In clinical practice, crizotinib is most likely to be used for non-squamous NSCLC; the comparators chosen by the company were for non-squamous NSCLC; the trial results from PROFILE 1001 and the ALK‑positive proxy data from PROFILE 1014 and 1007 were almost exclusively in patients with non-squamous histology and predominately in adenocarcinoma; and the testing costs included in the cost-effectiveness analysis were based on a non-squamous lung cancer population. 

The appraisal committee was aware that the incidence of ROS1 in squamous NSCLC is around 1.7% to 1.8%, but recognised that testing of ROS1 status in all patients with NSCLC would be very costly for the Cancer Drugs Fund. It accepted that ROS1 testing and the use of crizotinib in the Cancer Drugs Fund would be in patients with non-squamous NSCLC only. 
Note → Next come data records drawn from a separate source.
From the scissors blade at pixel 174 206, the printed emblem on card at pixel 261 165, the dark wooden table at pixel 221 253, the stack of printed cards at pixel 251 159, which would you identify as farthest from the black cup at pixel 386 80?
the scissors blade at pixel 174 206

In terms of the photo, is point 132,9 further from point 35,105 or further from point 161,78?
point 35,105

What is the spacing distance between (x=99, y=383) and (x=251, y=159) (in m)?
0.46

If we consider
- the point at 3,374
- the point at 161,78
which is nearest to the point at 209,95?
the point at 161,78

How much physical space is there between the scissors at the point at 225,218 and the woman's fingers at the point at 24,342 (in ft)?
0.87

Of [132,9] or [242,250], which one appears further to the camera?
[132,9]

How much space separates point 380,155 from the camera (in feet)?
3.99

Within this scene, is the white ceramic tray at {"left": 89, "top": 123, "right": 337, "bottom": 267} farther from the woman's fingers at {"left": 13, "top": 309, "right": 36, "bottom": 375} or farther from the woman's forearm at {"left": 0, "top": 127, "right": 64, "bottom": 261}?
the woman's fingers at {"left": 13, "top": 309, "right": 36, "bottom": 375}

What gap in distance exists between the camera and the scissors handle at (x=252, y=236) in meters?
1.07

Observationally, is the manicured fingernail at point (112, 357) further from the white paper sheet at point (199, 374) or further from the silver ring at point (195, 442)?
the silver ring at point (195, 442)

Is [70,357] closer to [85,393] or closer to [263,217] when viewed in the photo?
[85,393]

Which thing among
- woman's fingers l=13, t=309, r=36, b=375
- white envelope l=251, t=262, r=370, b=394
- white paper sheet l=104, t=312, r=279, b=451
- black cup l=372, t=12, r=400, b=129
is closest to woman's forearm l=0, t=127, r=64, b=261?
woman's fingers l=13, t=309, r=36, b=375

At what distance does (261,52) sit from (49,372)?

ROS1 status should be tested upfront 

The marketing authorisation for crizotinib states that it is indicated as monotherapy for the treatment of adults with ROS1‑positive advanced NSCLC. It also states that it is necessary to have an accurate and validated assay for ROS1 before treatment with crizotinib is started. The company proposed initial testing with immunohistochemistry, and follow-up confirmation testing for positive cases with the highly accurate fluorescence in situ hybridisation test. 

The clinical experts explained that only a few centres test for ROS1, and that assay methods vary. The NICE stated in its recommendation that an accurate and validated assessment for ROS1 should be done by laboratories with demonstrated proficiency in the specific test being used before starting crizotinib therapy. It is important that a well-validated and robust methodology is chosen to avoid false-negative or false-positive results. 

The appraisal committee understood that although the marketing authorisation for crizotinib did not specify non-squamous disease, ROS1‑positive NSCLC is almost exclusively seen in non-squamous tumours and therefore the testing would most likely be in patients with non-squamous tumours only. 

The appraisal committee discussed when ROS1 testing should be done: it could be done at diagnosis, along with testing for other mutations (such as EGFR and ALK), or later, once patients have tested negatively for other mutations (because the different mutations are mutually exclusive). The clinical experts highlighted practical difficulties in testing different mutations at different stages, because more biopsy samples might be needed and the risk of delayed or missed diagnoses with sequential testing. The appraisal committee also noted that any delay in diagnosing ROS1‑positive advanced NSCLC would delay access to therapy. It agreed that testing for ROS1 status in all newly diagnosed non-squamous NSCLC would be the best strategy, in line with testing for other types of tumour expression in NSCLC. 

The summary of product characteristic states that there is limited information available in patients with ROS1‑positive NSCLC with non-adenocarcinoma histology, including squamous cell carcinoma. 

Dosage in the marketing authorization is 250 mg twice daily (500 mg daily) taken orally. Dosing interruption and/or dose reduction may be needed based on individual safety and tolerability. If necessary, dose may be reduced to 200 mg twice daily and then 250 mg once daily. 

The list price of crizotinib is 4,689 GBP for 60 capsules (excluding VAT; British national formulary [BNF] online, accessed December 2017). 

The company has a commercial agreement. This makes crizotinib available to the NHS with a discount. The size of the discount is commercial in confidence. It is the company's responsibility to let relevant NHS organisations know details of the discount.